#### About this task:
Output exactly the lines from the line with "[AIA 171Å start]" through the end of the records below. Include nothing else.

#### Study material:
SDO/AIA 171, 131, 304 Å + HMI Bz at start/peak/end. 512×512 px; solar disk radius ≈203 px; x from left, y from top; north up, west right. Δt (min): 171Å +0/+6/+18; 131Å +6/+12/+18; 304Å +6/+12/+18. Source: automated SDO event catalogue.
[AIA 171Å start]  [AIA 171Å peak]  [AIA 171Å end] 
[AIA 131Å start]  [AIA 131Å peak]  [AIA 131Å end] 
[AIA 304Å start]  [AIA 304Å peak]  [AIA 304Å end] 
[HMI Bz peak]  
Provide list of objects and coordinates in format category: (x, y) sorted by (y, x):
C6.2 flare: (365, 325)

#### Output for this task:
[AIA 171Å start]  [AIA 171Å peak]  [AIA 171Å end] 
[AIA 131Å start]  [AIA 131Å peak]  [AIA 131Å end] 
[AIA 304Å start]  [AIA 304Å peak]  [AIA 304Å end] 
[HMI Bz peak]  
Provide list of objects and coordinates in format category: (x, y) sorted by (y, x):
C6.2 flare: (365, 325)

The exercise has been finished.